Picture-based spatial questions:
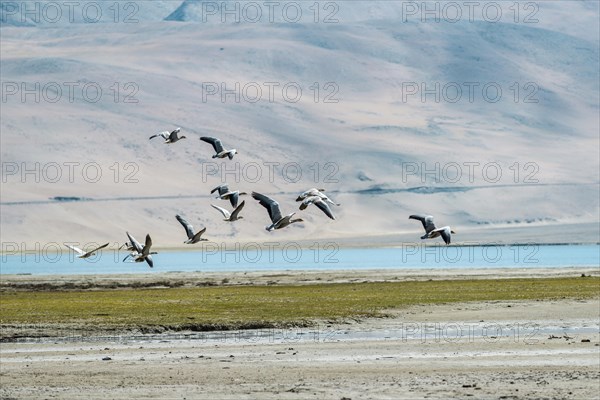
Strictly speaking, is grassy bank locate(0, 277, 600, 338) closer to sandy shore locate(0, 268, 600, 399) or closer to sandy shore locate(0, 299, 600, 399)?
sandy shore locate(0, 268, 600, 399)

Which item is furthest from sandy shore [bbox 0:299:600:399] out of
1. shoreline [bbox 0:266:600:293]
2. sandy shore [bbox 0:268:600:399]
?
shoreline [bbox 0:266:600:293]

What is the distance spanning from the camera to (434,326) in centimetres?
4344

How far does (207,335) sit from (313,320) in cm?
515

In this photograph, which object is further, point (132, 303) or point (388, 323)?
point (132, 303)

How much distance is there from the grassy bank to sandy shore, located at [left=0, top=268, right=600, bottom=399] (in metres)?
2.66

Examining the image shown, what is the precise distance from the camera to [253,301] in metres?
55.0

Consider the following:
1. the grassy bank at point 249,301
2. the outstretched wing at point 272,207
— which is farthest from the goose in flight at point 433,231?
the grassy bank at point 249,301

*DIRECTIVE:* Copy out the lines word for word, starting with the line that contains "Examining the image" and ending with the final line above.

*ANSWER TO THIS TASK:*
Examining the image shown, what is the precise distance from the camera to [253,301] in metres?
55.0

Consider the following:
1. the grassy bank at point 249,301
2. the outstretched wing at point 272,207
— which is farthest from the goose in flight at point 433,231?
the grassy bank at point 249,301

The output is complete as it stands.